Su madre, de nombre Anne, se dedicaba a la cocina. Preparaba lo básico para que su única niña pudiera llenarse el vientre en cuanto volviera del campo. Eso era todo cuanto tenían: una humilde casa llena de polvo y una pequeña extensión de tierra sin más utilidad que la de dar trigo.


Algunas gallinas correteaban por los alrededores de la edificación mientras que Bobby, el viejo perro, hacía de vigía. Pobre Bobby. Algunos dirían que de poco servía. Era ciego de un ojo y tenia una pata torcida. Pero Bobby hacía el mejor intento de mantener el puesto que se le había ofrecido diez años atrás.


—Buen perro —dijo Melba al pasar por el lado de Bobby, como cada día. Le tocó la cabeza y desapareció en el interior de la casa.


Había vuelto de cosechar, era junio. Ya tenía tres cuartas partes del producto en el granero. Daría el setenta por ciento al señor y el treinta por ciento quedaría para ellas, para pasar el año. Con eso y los huevos de las gallinas tendrían suficiente. De vez en cuando, la vecina que vivía veinte millas al norte, pasaba cargada de lecheras y a cambio de un poco de pan, podían obtener una.


Melba era una joven luchadora. Fuerte y tenaz, dotada de esa simpleza rural con un toque de malicia e ingenio, cualidades muy necesarias para sobrevivir en un medio agreste.


Fue Bobby quien las avisó de su llegada. Estaban las dos, Melba y Anne, comiendo una sopa de pan, hecha con unas cebollas y pan duro, cuando escucharon los ladridos de su fiel escolta. La joven se puso en tensión y miró en dirección al rifle de su difunto padre. Se levantó y lo cogió, acercándose a la ventana con precaución. No tardó en ver quiénes eran los causantes de semejante estruendo. Y, muy a su pesar, tuvo que bajar el arma.

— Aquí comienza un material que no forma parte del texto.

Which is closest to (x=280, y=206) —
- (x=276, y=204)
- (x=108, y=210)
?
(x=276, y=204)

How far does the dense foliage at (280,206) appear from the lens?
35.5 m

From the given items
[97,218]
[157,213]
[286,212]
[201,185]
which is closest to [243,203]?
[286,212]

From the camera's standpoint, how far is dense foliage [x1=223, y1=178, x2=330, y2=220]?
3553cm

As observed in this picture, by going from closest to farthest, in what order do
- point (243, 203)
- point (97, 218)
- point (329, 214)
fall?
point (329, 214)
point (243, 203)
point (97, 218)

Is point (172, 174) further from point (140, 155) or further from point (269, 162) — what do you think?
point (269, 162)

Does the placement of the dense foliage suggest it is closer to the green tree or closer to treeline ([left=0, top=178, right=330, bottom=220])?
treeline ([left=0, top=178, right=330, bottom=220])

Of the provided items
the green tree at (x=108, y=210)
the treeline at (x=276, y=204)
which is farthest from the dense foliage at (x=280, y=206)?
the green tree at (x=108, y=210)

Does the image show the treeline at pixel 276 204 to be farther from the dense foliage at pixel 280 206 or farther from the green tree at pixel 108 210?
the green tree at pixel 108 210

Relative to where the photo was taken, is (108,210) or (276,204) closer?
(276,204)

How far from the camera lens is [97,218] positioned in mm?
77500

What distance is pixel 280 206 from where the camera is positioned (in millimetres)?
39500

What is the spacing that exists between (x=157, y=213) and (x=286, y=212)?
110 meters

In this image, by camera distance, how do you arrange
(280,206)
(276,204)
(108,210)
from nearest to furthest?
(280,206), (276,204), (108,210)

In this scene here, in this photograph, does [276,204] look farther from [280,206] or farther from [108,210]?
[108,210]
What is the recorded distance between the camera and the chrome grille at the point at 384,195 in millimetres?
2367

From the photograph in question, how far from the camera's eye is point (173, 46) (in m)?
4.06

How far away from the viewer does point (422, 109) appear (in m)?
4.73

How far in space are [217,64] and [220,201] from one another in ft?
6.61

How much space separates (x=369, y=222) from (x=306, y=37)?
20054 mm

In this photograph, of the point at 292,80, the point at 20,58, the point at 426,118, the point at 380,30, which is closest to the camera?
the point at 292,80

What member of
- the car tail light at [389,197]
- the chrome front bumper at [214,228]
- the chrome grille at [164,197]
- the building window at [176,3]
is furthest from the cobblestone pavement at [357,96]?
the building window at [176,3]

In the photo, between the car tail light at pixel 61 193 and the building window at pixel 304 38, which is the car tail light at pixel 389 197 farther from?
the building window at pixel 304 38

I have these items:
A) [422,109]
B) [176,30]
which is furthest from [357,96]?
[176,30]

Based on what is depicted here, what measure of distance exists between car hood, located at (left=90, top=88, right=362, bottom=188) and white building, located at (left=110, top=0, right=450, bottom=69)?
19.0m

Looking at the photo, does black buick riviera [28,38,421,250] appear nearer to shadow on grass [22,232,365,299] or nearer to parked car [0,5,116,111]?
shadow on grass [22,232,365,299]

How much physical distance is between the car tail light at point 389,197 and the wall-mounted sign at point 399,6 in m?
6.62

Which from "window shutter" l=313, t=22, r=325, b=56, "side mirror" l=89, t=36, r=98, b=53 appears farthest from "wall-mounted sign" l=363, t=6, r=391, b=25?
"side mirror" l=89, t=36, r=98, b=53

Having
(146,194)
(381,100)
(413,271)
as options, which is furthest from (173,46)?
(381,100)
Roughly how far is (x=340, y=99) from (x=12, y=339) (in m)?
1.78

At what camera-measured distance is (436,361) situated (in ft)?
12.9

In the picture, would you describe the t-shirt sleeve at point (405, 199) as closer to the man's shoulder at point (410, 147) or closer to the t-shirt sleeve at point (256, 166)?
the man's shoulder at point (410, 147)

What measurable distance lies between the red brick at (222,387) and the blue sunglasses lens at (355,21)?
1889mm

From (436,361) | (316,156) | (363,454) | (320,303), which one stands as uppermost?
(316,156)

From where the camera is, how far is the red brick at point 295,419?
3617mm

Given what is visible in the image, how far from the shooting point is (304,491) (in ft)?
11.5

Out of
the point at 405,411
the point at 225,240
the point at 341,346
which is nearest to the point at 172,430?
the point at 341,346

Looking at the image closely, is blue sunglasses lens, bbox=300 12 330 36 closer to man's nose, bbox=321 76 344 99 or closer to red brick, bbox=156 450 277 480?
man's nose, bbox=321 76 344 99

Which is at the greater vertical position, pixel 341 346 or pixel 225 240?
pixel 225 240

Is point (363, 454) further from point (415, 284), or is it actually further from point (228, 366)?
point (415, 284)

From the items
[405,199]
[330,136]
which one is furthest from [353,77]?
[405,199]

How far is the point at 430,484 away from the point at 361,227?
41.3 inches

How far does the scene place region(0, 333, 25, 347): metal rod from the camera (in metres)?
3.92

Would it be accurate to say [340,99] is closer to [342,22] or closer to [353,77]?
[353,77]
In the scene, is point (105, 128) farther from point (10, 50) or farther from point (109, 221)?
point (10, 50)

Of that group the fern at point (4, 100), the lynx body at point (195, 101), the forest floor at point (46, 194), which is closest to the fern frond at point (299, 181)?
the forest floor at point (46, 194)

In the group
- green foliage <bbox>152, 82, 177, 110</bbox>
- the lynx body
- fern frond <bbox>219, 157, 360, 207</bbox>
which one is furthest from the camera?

—Señora, señorita —entró el señor sin tocar la puerta, como si todo lo que pisara le perteneciera. Y sí, así era, le pertenecía. Pero carecía de respeto, y eso era mucho más importante.


El señor era un hombre entrado años. De la misma edad que el difunto Robert. Tenía la barba blanca y las cejas manchadas de gris. Melba pensaba muchas veces, con cierta amargura, que si su padre, Robert, hubiera tenido las mismas condiciones de vida que el señor, no estaría muerto. Anne decía que era la edad lo que había matado a su esposo. Pero el noble que tenían delante era la evidencia de que eso no era verdad. Lo que había matado a Robert fue ser pobre.


—...Espero que no les moleste mi visita— continuó Lord Neyton, Barón de Aguillon en mil seiscientos noventa. Engalanado con una gabardina azul y unos pantalones hasta las rodillas que eran seguidos por unas mallas rojas.